Der Sonderbericht des Weltklimarat IPCC empfiehlt ­Begrenzung der globalen Erwärmung auf 1,5 Grad. Wie stehen die Chancen?

Aktuell sind wir bereits bei etwa einem Grad Erderwärmung angekommen. Diese Angaben meinen immer die global gemittelte Erdoberflächentemperatur und beziehen sich auf ein vorindustrielles Niveau, also ungefähr auf die Zeit um 1850. Wenn man bedenkt, dass wir die Weltwirtschaft innerhalb der nächsten Jahrzehnte komplett umbauen müssten, um das 1,5-Grad-Ziel noch zu erreichen, scheint das fast unerreichbar zu sein. Und der Trend weist gegenwärtig leider in die andere Richtung. Seit Beginn der 1990er Jahre ist der weltweite CO2-Ausstoß um über 60 Prozent gestiegen. 2018 hat der Ausstoß nach vorläufigen Berechnungen der Internationalen Energieagentur erneut einen Höchststand erreicht.
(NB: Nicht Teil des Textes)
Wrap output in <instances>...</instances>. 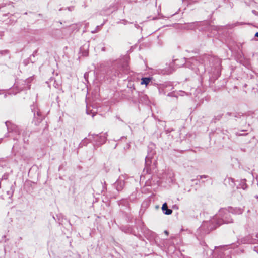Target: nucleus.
<instances>
[{"label": "nucleus", "mask_w": 258, "mask_h": 258, "mask_svg": "<svg viewBox=\"0 0 258 258\" xmlns=\"http://www.w3.org/2000/svg\"><path fill=\"white\" fill-rule=\"evenodd\" d=\"M86 113L88 114H90V112L89 111V110L87 109L86 110Z\"/></svg>", "instance_id": "nucleus-36"}, {"label": "nucleus", "mask_w": 258, "mask_h": 258, "mask_svg": "<svg viewBox=\"0 0 258 258\" xmlns=\"http://www.w3.org/2000/svg\"><path fill=\"white\" fill-rule=\"evenodd\" d=\"M171 93H169L168 94V96H171Z\"/></svg>", "instance_id": "nucleus-42"}, {"label": "nucleus", "mask_w": 258, "mask_h": 258, "mask_svg": "<svg viewBox=\"0 0 258 258\" xmlns=\"http://www.w3.org/2000/svg\"><path fill=\"white\" fill-rule=\"evenodd\" d=\"M255 238H256V243L258 242V233H257L255 235Z\"/></svg>", "instance_id": "nucleus-30"}, {"label": "nucleus", "mask_w": 258, "mask_h": 258, "mask_svg": "<svg viewBox=\"0 0 258 258\" xmlns=\"http://www.w3.org/2000/svg\"><path fill=\"white\" fill-rule=\"evenodd\" d=\"M120 64L123 70H127L128 64H127V62L126 60L123 59L122 60H121Z\"/></svg>", "instance_id": "nucleus-19"}, {"label": "nucleus", "mask_w": 258, "mask_h": 258, "mask_svg": "<svg viewBox=\"0 0 258 258\" xmlns=\"http://www.w3.org/2000/svg\"><path fill=\"white\" fill-rule=\"evenodd\" d=\"M228 117L234 118L235 120L237 121L240 126H244L247 123V115L246 113L237 112H228L225 114V117L228 118Z\"/></svg>", "instance_id": "nucleus-3"}, {"label": "nucleus", "mask_w": 258, "mask_h": 258, "mask_svg": "<svg viewBox=\"0 0 258 258\" xmlns=\"http://www.w3.org/2000/svg\"><path fill=\"white\" fill-rule=\"evenodd\" d=\"M67 9H68L69 11H72L73 10L74 7H69L67 8Z\"/></svg>", "instance_id": "nucleus-29"}, {"label": "nucleus", "mask_w": 258, "mask_h": 258, "mask_svg": "<svg viewBox=\"0 0 258 258\" xmlns=\"http://www.w3.org/2000/svg\"><path fill=\"white\" fill-rule=\"evenodd\" d=\"M125 185V181L123 180L118 179L114 184V187L118 191H121Z\"/></svg>", "instance_id": "nucleus-11"}, {"label": "nucleus", "mask_w": 258, "mask_h": 258, "mask_svg": "<svg viewBox=\"0 0 258 258\" xmlns=\"http://www.w3.org/2000/svg\"><path fill=\"white\" fill-rule=\"evenodd\" d=\"M105 50V47L102 48V51H104Z\"/></svg>", "instance_id": "nucleus-38"}, {"label": "nucleus", "mask_w": 258, "mask_h": 258, "mask_svg": "<svg viewBox=\"0 0 258 258\" xmlns=\"http://www.w3.org/2000/svg\"><path fill=\"white\" fill-rule=\"evenodd\" d=\"M30 133L29 131L26 130L23 133V141L25 143H27L28 141V137H29Z\"/></svg>", "instance_id": "nucleus-17"}, {"label": "nucleus", "mask_w": 258, "mask_h": 258, "mask_svg": "<svg viewBox=\"0 0 258 258\" xmlns=\"http://www.w3.org/2000/svg\"><path fill=\"white\" fill-rule=\"evenodd\" d=\"M245 131H246V130H242L241 131V132H245Z\"/></svg>", "instance_id": "nucleus-41"}, {"label": "nucleus", "mask_w": 258, "mask_h": 258, "mask_svg": "<svg viewBox=\"0 0 258 258\" xmlns=\"http://www.w3.org/2000/svg\"><path fill=\"white\" fill-rule=\"evenodd\" d=\"M200 243L202 246H204V248H206V245H207L204 241H202V242H201Z\"/></svg>", "instance_id": "nucleus-28"}, {"label": "nucleus", "mask_w": 258, "mask_h": 258, "mask_svg": "<svg viewBox=\"0 0 258 258\" xmlns=\"http://www.w3.org/2000/svg\"><path fill=\"white\" fill-rule=\"evenodd\" d=\"M256 239L254 238L253 235H249L248 236L243 238L242 240V242L243 243L255 244L256 243Z\"/></svg>", "instance_id": "nucleus-12"}, {"label": "nucleus", "mask_w": 258, "mask_h": 258, "mask_svg": "<svg viewBox=\"0 0 258 258\" xmlns=\"http://www.w3.org/2000/svg\"><path fill=\"white\" fill-rule=\"evenodd\" d=\"M135 199L136 197H134L133 195H131L128 199V201L131 202H133Z\"/></svg>", "instance_id": "nucleus-24"}, {"label": "nucleus", "mask_w": 258, "mask_h": 258, "mask_svg": "<svg viewBox=\"0 0 258 258\" xmlns=\"http://www.w3.org/2000/svg\"><path fill=\"white\" fill-rule=\"evenodd\" d=\"M245 181H246L245 179H243V180H241V188L243 189H245L247 187V185L245 183Z\"/></svg>", "instance_id": "nucleus-22"}, {"label": "nucleus", "mask_w": 258, "mask_h": 258, "mask_svg": "<svg viewBox=\"0 0 258 258\" xmlns=\"http://www.w3.org/2000/svg\"><path fill=\"white\" fill-rule=\"evenodd\" d=\"M37 50H35L33 52V53L32 54V55L30 56V59H31L32 56L35 57V55L37 54Z\"/></svg>", "instance_id": "nucleus-26"}, {"label": "nucleus", "mask_w": 258, "mask_h": 258, "mask_svg": "<svg viewBox=\"0 0 258 258\" xmlns=\"http://www.w3.org/2000/svg\"><path fill=\"white\" fill-rule=\"evenodd\" d=\"M152 77H143L141 79V84L142 85H147L149 84V83L152 80Z\"/></svg>", "instance_id": "nucleus-15"}, {"label": "nucleus", "mask_w": 258, "mask_h": 258, "mask_svg": "<svg viewBox=\"0 0 258 258\" xmlns=\"http://www.w3.org/2000/svg\"><path fill=\"white\" fill-rule=\"evenodd\" d=\"M254 36H255V37H257V38H258V32H256V33L255 34Z\"/></svg>", "instance_id": "nucleus-35"}, {"label": "nucleus", "mask_w": 258, "mask_h": 258, "mask_svg": "<svg viewBox=\"0 0 258 258\" xmlns=\"http://www.w3.org/2000/svg\"><path fill=\"white\" fill-rule=\"evenodd\" d=\"M14 191V188L13 186L12 185L10 187V190H8L7 191V194L8 196H9V198H11V197H12Z\"/></svg>", "instance_id": "nucleus-20"}, {"label": "nucleus", "mask_w": 258, "mask_h": 258, "mask_svg": "<svg viewBox=\"0 0 258 258\" xmlns=\"http://www.w3.org/2000/svg\"><path fill=\"white\" fill-rule=\"evenodd\" d=\"M80 53H81L84 56H88L89 53L87 50H84V48L82 47L80 48Z\"/></svg>", "instance_id": "nucleus-21"}, {"label": "nucleus", "mask_w": 258, "mask_h": 258, "mask_svg": "<svg viewBox=\"0 0 258 258\" xmlns=\"http://www.w3.org/2000/svg\"><path fill=\"white\" fill-rule=\"evenodd\" d=\"M3 237H4V238H5V237H6V236H5V235H4Z\"/></svg>", "instance_id": "nucleus-48"}, {"label": "nucleus", "mask_w": 258, "mask_h": 258, "mask_svg": "<svg viewBox=\"0 0 258 258\" xmlns=\"http://www.w3.org/2000/svg\"><path fill=\"white\" fill-rule=\"evenodd\" d=\"M155 145L153 143H150L148 146L147 155L146 156L147 158H153L154 155L156 154L155 151Z\"/></svg>", "instance_id": "nucleus-8"}, {"label": "nucleus", "mask_w": 258, "mask_h": 258, "mask_svg": "<svg viewBox=\"0 0 258 258\" xmlns=\"http://www.w3.org/2000/svg\"><path fill=\"white\" fill-rule=\"evenodd\" d=\"M164 232L166 235H168L169 232L167 230H165Z\"/></svg>", "instance_id": "nucleus-33"}, {"label": "nucleus", "mask_w": 258, "mask_h": 258, "mask_svg": "<svg viewBox=\"0 0 258 258\" xmlns=\"http://www.w3.org/2000/svg\"><path fill=\"white\" fill-rule=\"evenodd\" d=\"M152 158H147L146 157L145 158V168L144 171H146V173L148 174H150L151 173L152 169H154L156 167V161L152 164Z\"/></svg>", "instance_id": "nucleus-4"}, {"label": "nucleus", "mask_w": 258, "mask_h": 258, "mask_svg": "<svg viewBox=\"0 0 258 258\" xmlns=\"http://www.w3.org/2000/svg\"><path fill=\"white\" fill-rule=\"evenodd\" d=\"M216 252L209 248L207 245H206V248H203V252L204 255L206 256V258H214L215 257Z\"/></svg>", "instance_id": "nucleus-9"}, {"label": "nucleus", "mask_w": 258, "mask_h": 258, "mask_svg": "<svg viewBox=\"0 0 258 258\" xmlns=\"http://www.w3.org/2000/svg\"><path fill=\"white\" fill-rule=\"evenodd\" d=\"M135 26L137 28H140V26L139 25L137 24H135Z\"/></svg>", "instance_id": "nucleus-34"}, {"label": "nucleus", "mask_w": 258, "mask_h": 258, "mask_svg": "<svg viewBox=\"0 0 258 258\" xmlns=\"http://www.w3.org/2000/svg\"><path fill=\"white\" fill-rule=\"evenodd\" d=\"M223 116V114L222 113H219L217 115H215L212 121L214 123H216L217 121L220 120L222 118Z\"/></svg>", "instance_id": "nucleus-18"}, {"label": "nucleus", "mask_w": 258, "mask_h": 258, "mask_svg": "<svg viewBox=\"0 0 258 258\" xmlns=\"http://www.w3.org/2000/svg\"><path fill=\"white\" fill-rule=\"evenodd\" d=\"M215 251H217L215 258H224V254L223 249L221 248L216 250Z\"/></svg>", "instance_id": "nucleus-16"}, {"label": "nucleus", "mask_w": 258, "mask_h": 258, "mask_svg": "<svg viewBox=\"0 0 258 258\" xmlns=\"http://www.w3.org/2000/svg\"><path fill=\"white\" fill-rule=\"evenodd\" d=\"M39 16H42V14H39Z\"/></svg>", "instance_id": "nucleus-46"}, {"label": "nucleus", "mask_w": 258, "mask_h": 258, "mask_svg": "<svg viewBox=\"0 0 258 258\" xmlns=\"http://www.w3.org/2000/svg\"><path fill=\"white\" fill-rule=\"evenodd\" d=\"M161 209L163 213L165 215H169L172 213V210L171 209L168 208L167 204L166 203H164L162 205Z\"/></svg>", "instance_id": "nucleus-13"}, {"label": "nucleus", "mask_w": 258, "mask_h": 258, "mask_svg": "<svg viewBox=\"0 0 258 258\" xmlns=\"http://www.w3.org/2000/svg\"><path fill=\"white\" fill-rule=\"evenodd\" d=\"M106 139L107 136L105 134L103 135H99V134L89 135V138H85L80 144V145L87 144V140L91 142L93 140L96 143L94 145V147L96 148V147H98L104 144L106 142Z\"/></svg>", "instance_id": "nucleus-2"}, {"label": "nucleus", "mask_w": 258, "mask_h": 258, "mask_svg": "<svg viewBox=\"0 0 258 258\" xmlns=\"http://www.w3.org/2000/svg\"><path fill=\"white\" fill-rule=\"evenodd\" d=\"M136 93L138 95V100L140 103L147 104L149 102L148 97L147 95L144 94L143 93H140L138 91H136Z\"/></svg>", "instance_id": "nucleus-10"}, {"label": "nucleus", "mask_w": 258, "mask_h": 258, "mask_svg": "<svg viewBox=\"0 0 258 258\" xmlns=\"http://www.w3.org/2000/svg\"><path fill=\"white\" fill-rule=\"evenodd\" d=\"M252 13L255 14L256 13V11L255 10H252Z\"/></svg>", "instance_id": "nucleus-39"}, {"label": "nucleus", "mask_w": 258, "mask_h": 258, "mask_svg": "<svg viewBox=\"0 0 258 258\" xmlns=\"http://www.w3.org/2000/svg\"><path fill=\"white\" fill-rule=\"evenodd\" d=\"M228 210L229 211L230 213H231L233 214L239 215L242 214L243 212V210L241 208H233L231 207H229Z\"/></svg>", "instance_id": "nucleus-14"}, {"label": "nucleus", "mask_w": 258, "mask_h": 258, "mask_svg": "<svg viewBox=\"0 0 258 258\" xmlns=\"http://www.w3.org/2000/svg\"><path fill=\"white\" fill-rule=\"evenodd\" d=\"M119 206H121V210L122 211L125 210H130V204L128 199H122L117 201Z\"/></svg>", "instance_id": "nucleus-6"}, {"label": "nucleus", "mask_w": 258, "mask_h": 258, "mask_svg": "<svg viewBox=\"0 0 258 258\" xmlns=\"http://www.w3.org/2000/svg\"><path fill=\"white\" fill-rule=\"evenodd\" d=\"M208 177V176L207 175H198L197 177V179L198 178H199L200 179H202V178H206Z\"/></svg>", "instance_id": "nucleus-25"}, {"label": "nucleus", "mask_w": 258, "mask_h": 258, "mask_svg": "<svg viewBox=\"0 0 258 258\" xmlns=\"http://www.w3.org/2000/svg\"><path fill=\"white\" fill-rule=\"evenodd\" d=\"M5 124L9 132H15L18 134H20L19 129L16 125L12 124L9 121H6Z\"/></svg>", "instance_id": "nucleus-7"}, {"label": "nucleus", "mask_w": 258, "mask_h": 258, "mask_svg": "<svg viewBox=\"0 0 258 258\" xmlns=\"http://www.w3.org/2000/svg\"><path fill=\"white\" fill-rule=\"evenodd\" d=\"M6 96H7V95H6V94H5V97H6Z\"/></svg>", "instance_id": "nucleus-47"}, {"label": "nucleus", "mask_w": 258, "mask_h": 258, "mask_svg": "<svg viewBox=\"0 0 258 258\" xmlns=\"http://www.w3.org/2000/svg\"><path fill=\"white\" fill-rule=\"evenodd\" d=\"M32 111L33 112L34 119L32 122L35 125H38L43 120V116L42 115L41 112L37 109H31Z\"/></svg>", "instance_id": "nucleus-5"}, {"label": "nucleus", "mask_w": 258, "mask_h": 258, "mask_svg": "<svg viewBox=\"0 0 258 258\" xmlns=\"http://www.w3.org/2000/svg\"><path fill=\"white\" fill-rule=\"evenodd\" d=\"M96 32H97V31H96V30H95V31H91V33H96Z\"/></svg>", "instance_id": "nucleus-37"}, {"label": "nucleus", "mask_w": 258, "mask_h": 258, "mask_svg": "<svg viewBox=\"0 0 258 258\" xmlns=\"http://www.w3.org/2000/svg\"><path fill=\"white\" fill-rule=\"evenodd\" d=\"M240 24H241V23L237 22V23H235L234 24H233V26H237L238 25H240Z\"/></svg>", "instance_id": "nucleus-31"}, {"label": "nucleus", "mask_w": 258, "mask_h": 258, "mask_svg": "<svg viewBox=\"0 0 258 258\" xmlns=\"http://www.w3.org/2000/svg\"><path fill=\"white\" fill-rule=\"evenodd\" d=\"M95 115L94 112L93 113L92 116L93 117Z\"/></svg>", "instance_id": "nucleus-45"}, {"label": "nucleus", "mask_w": 258, "mask_h": 258, "mask_svg": "<svg viewBox=\"0 0 258 258\" xmlns=\"http://www.w3.org/2000/svg\"><path fill=\"white\" fill-rule=\"evenodd\" d=\"M58 221H59V220H60V219H59V218H58ZM59 224H61V223H60V221H59Z\"/></svg>", "instance_id": "nucleus-44"}, {"label": "nucleus", "mask_w": 258, "mask_h": 258, "mask_svg": "<svg viewBox=\"0 0 258 258\" xmlns=\"http://www.w3.org/2000/svg\"><path fill=\"white\" fill-rule=\"evenodd\" d=\"M117 118L118 119V120H120V121H122V120L119 117H117Z\"/></svg>", "instance_id": "nucleus-40"}, {"label": "nucleus", "mask_w": 258, "mask_h": 258, "mask_svg": "<svg viewBox=\"0 0 258 258\" xmlns=\"http://www.w3.org/2000/svg\"><path fill=\"white\" fill-rule=\"evenodd\" d=\"M247 133H243V134H242V133H239V132H237L236 133V135L237 136H242V135H247Z\"/></svg>", "instance_id": "nucleus-27"}, {"label": "nucleus", "mask_w": 258, "mask_h": 258, "mask_svg": "<svg viewBox=\"0 0 258 258\" xmlns=\"http://www.w3.org/2000/svg\"><path fill=\"white\" fill-rule=\"evenodd\" d=\"M88 25H89V23H86V27H87Z\"/></svg>", "instance_id": "nucleus-43"}, {"label": "nucleus", "mask_w": 258, "mask_h": 258, "mask_svg": "<svg viewBox=\"0 0 258 258\" xmlns=\"http://www.w3.org/2000/svg\"><path fill=\"white\" fill-rule=\"evenodd\" d=\"M173 130H170L169 129H168V130H166V132L167 134L168 133H169L171 132V131H172Z\"/></svg>", "instance_id": "nucleus-32"}, {"label": "nucleus", "mask_w": 258, "mask_h": 258, "mask_svg": "<svg viewBox=\"0 0 258 258\" xmlns=\"http://www.w3.org/2000/svg\"><path fill=\"white\" fill-rule=\"evenodd\" d=\"M9 52V50H2V51H0V54L1 55H6V54H8Z\"/></svg>", "instance_id": "nucleus-23"}, {"label": "nucleus", "mask_w": 258, "mask_h": 258, "mask_svg": "<svg viewBox=\"0 0 258 258\" xmlns=\"http://www.w3.org/2000/svg\"><path fill=\"white\" fill-rule=\"evenodd\" d=\"M218 219H214L212 222H215L216 225L211 226V223L209 222H206L202 226H201L200 230L204 229L205 226L210 227V230H214L217 227L220 226L221 225L226 223H232V219L231 217V214L229 211L227 209H221L219 210L218 215L217 216Z\"/></svg>", "instance_id": "nucleus-1"}]
</instances>
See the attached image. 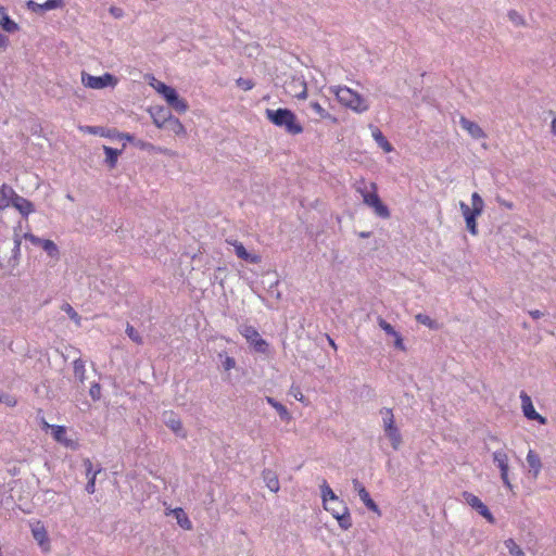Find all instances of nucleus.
<instances>
[{
  "instance_id": "f257e3e1",
  "label": "nucleus",
  "mask_w": 556,
  "mask_h": 556,
  "mask_svg": "<svg viewBox=\"0 0 556 556\" xmlns=\"http://www.w3.org/2000/svg\"><path fill=\"white\" fill-rule=\"evenodd\" d=\"M265 115L270 123L285 129L289 135L295 136L303 132V127L298 121L296 115L289 109H266Z\"/></svg>"
},
{
  "instance_id": "f03ea898",
  "label": "nucleus",
  "mask_w": 556,
  "mask_h": 556,
  "mask_svg": "<svg viewBox=\"0 0 556 556\" xmlns=\"http://www.w3.org/2000/svg\"><path fill=\"white\" fill-rule=\"evenodd\" d=\"M329 92L336 96L340 104L355 113H364L369 109L368 101L346 86H331Z\"/></svg>"
},
{
  "instance_id": "7ed1b4c3",
  "label": "nucleus",
  "mask_w": 556,
  "mask_h": 556,
  "mask_svg": "<svg viewBox=\"0 0 556 556\" xmlns=\"http://www.w3.org/2000/svg\"><path fill=\"white\" fill-rule=\"evenodd\" d=\"M356 191L361 193L363 201L366 205L371 207L375 213L381 218L390 216L389 208L381 202L377 194V186L375 182H365L364 180L357 182Z\"/></svg>"
},
{
  "instance_id": "20e7f679",
  "label": "nucleus",
  "mask_w": 556,
  "mask_h": 556,
  "mask_svg": "<svg viewBox=\"0 0 556 556\" xmlns=\"http://www.w3.org/2000/svg\"><path fill=\"white\" fill-rule=\"evenodd\" d=\"M382 417V428L386 437L390 440L394 451H397L402 444V435L400 429L395 426L394 415L391 408L383 407L380 409Z\"/></svg>"
},
{
  "instance_id": "39448f33",
  "label": "nucleus",
  "mask_w": 556,
  "mask_h": 556,
  "mask_svg": "<svg viewBox=\"0 0 556 556\" xmlns=\"http://www.w3.org/2000/svg\"><path fill=\"white\" fill-rule=\"evenodd\" d=\"M153 87L160 94L163 96V98L166 100L170 108H173L179 113H184L187 111V102L179 97V94L173 87L167 86L162 81H157L155 85H153Z\"/></svg>"
},
{
  "instance_id": "423d86ee",
  "label": "nucleus",
  "mask_w": 556,
  "mask_h": 556,
  "mask_svg": "<svg viewBox=\"0 0 556 556\" xmlns=\"http://www.w3.org/2000/svg\"><path fill=\"white\" fill-rule=\"evenodd\" d=\"M239 332L245 338L253 349L258 353H266L268 351V343L262 339L255 327L250 325L239 326Z\"/></svg>"
},
{
  "instance_id": "0eeeda50",
  "label": "nucleus",
  "mask_w": 556,
  "mask_h": 556,
  "mask_svg": "<svg viewBox=\"0 0 556 556\" xmlns=\"http://www.w3.org/2000/svg\"><path fill=\"white\" fill-rule=\"evenodd\" d=\"M81 83L87 88L103 89L109 86H115L117 79L110 73H105L102 76H92L86 72H81Z\"/></svg>"
},
{
  "instance_id": "6e6552de",
  "label": "nucleus",
  "mask_w": 556,
  "mask_h": 556,
  "mask_svg": "<svg viewBox=\"0 0 556 556\" xmlns=\"http://www.w3.org/2000/svg\"><path fill=\"white\" fill-rule=\"evenodd\" d=\"M325 509L337 519L339 527L342 530H349L352 527L351 514L343 501L326 506Z\"/></svg>"
},
{
  "instance_id": "1a4fd4ad",
  "label": "nucleus",
  "mask_w": 556,
  "mask_h": 556,
  "mask_svg": "<svg viewBox=\"0 0 556 556\" xmlns=\"http://www.w3.org/2000/svg\"><path fill=\"white\" fill-rule=\"evenodd\" d=\"M492 458L501 471V479L504 485L508 489H511V483L508 478L509 465L507 453L504 450H497L493 453Z\"/></svg>"
},
{
  "instance_id": "9d476101",
  "label": "nucleus",
  "mask_w": 556,
  "mask_h": 556,
  "mask_svg": "<svg viewBox=\"0 0 556 556\" xmlns=\"http://www.w3.org/2000/svg\"><path fill=\"white\" fill-rule=\"evenodd\" d=\"M520 400H521V408H522V413L525 415V417L529 420H535L538 421L539 424L541 425H545L546 424V418L543 417L542 415H540L533 404H532V400L531 397L525 392V391H521L520 392Z\"/></svg>"
},
{
  "instance_id": "9b49d317",
  "label": "nucleus",
  "mask_w": 556,
  "mask_h": 556,
  "mask_svg": "<svg viewBox=\"0 0 556 556\" xmlns=\"http://www.w3.org/2000/svg\"><path fill=\"white\" fill-rule=\"evenodd\" d=\"M462 495L465 502L473 509H476L481 516H483L489 522H494L493 515L491 514L486 505H484L478 496L470 492H463Z\"/></svg>"
},
{
  "instance_id": "f8f14e48",
  "label": "nucleus",
  "mask_w": 556,
  "mask_h": 556,
  "mask_svg": "<svg viewBox=\"0 0 556 556\" xmlns=\"http://www.w3.org/2000/svg\"><path fill=\"white\" fill-rule=\"evenodd\" d=\"M64 5V0H47L45 3H38L34 0H29L26 3L27 9L37 14H43L46 11L62 9Z\"/></svg>"
},
{
  "instance_id": "ddd939ff",
  "label": "nucleus",
  "mask_w": 556,
  "mask_h": 556,
  "mask_svg": "<svg viewBox=\"0 0 556 556\" xmlns=\"http://www.w3.org/2000/svg\"><path fill=\"white\" fill-rule=\"evenodd\" d=\"M459 207H460L463 217L466 222L467 230L473 236L478 235V226H477L476 220H477V217L480 216L481 214L472 211L470 208V206L463 201L459 203Z\"/></svg>"
},
{
  "instance_id": "4468645a",
  "label": "nucleus",
  "mask_w": 556,
  "mask_h": 556,
  "mask_svg": "<svg viewBox=\"0 0 556 556\" xmlns=\"http://www.w3.org/2000/svg\"><path fill=\"white\" fill-rule=\"evenodd\" d=\"M28 239L31 243L39 245L42 248V250L52 258L59 257V248L58 245L49 239H41L34 235H29Z\"/></svg>"
},
{
  "instance_id": "2eb2a0df",
  "label": "nucleus",
  "mask_w": 556,
  "mask_h": 556,
  "mask_svg": "<svg viewBox=\"0 0 556 556\" xmlns=\"http://www.w3.org/2000/svg\"><path fill=\"white\" fill-rule=\"evenodd\" d=\"M164 424L178 437L185 438L186 431L182 428L180 418L173 412L165 413L163 416Z\"/></svg>"
},
{
  "instance_id": "dca6fc26",
  "label": "nucleus",
  "mask_w": 556,
  "mask_h": 556,
  "mask_svg": "<svg viewBox=\"0 0 556 556\" xmlns=\"http://www.w3.org/2000/svg\"><path fill=\"white\" fill-rule=\"evenodd\" d=\"M459 125L465 129L473 139H481L485 137L483 129L475 122L462 116Z\"/></svg>"
},
{
  "instance_id": "f3484780",
  "label": "nucleus",
  "mask_w": 556,
  "mask_h": 556,
  "mask_svg": "<svg viewBox=\"0 0 556 556\" xmlns=\"http://www.w3.org/2000/svg\"><path fill=\"white\" fill-rule=\"evenodd\" d=\"M15 195H17V193L14 189L9 185L3 184L0 187V211L12 205Z\"/></svg>"
},
{
  "instance_id": "a211bd4d",
  "label": "nucleus",
  "mask_w": 556,
  "mask_h": 556,
  "mask_svg": "<svg viewBox=\"0 0 556 556\" xmlns=\"http://www.w3.org/2000/svg\"><path fill=\"white\" fill-rule=\"evenodd\" d=\"M12 206H14L24 217H27L29 214L35 212L34 204L18 194L15 195Z\"/></svg>"
},
{
  "instance_id": "6ab92c4d",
Dabei muss man beachten, dass CO2 eine Verweildauer von ungefähr 100 Jahren in der Atmosphäre hat. Alleine die USA haben ein Viertel des CO2 in die Luft geblasen, das wir heute dort messen, die alten Industrienationen Europas ein weiteres Viertel. Auf die lange Zeit gerechnet ist der Anteil der neuen Industrienationen wie China oder Indien noch gering. Und auch heute emittiert jeder Deutsche im Durchschnitt zehn Tonnen CO2 pro Jahr, ein US-Amerikaner 17 Tonnen, ein Inder im Durchschnitt nur zwei Tonnen. Wir tragen also eine große Verantwortung für diese Entwicklung.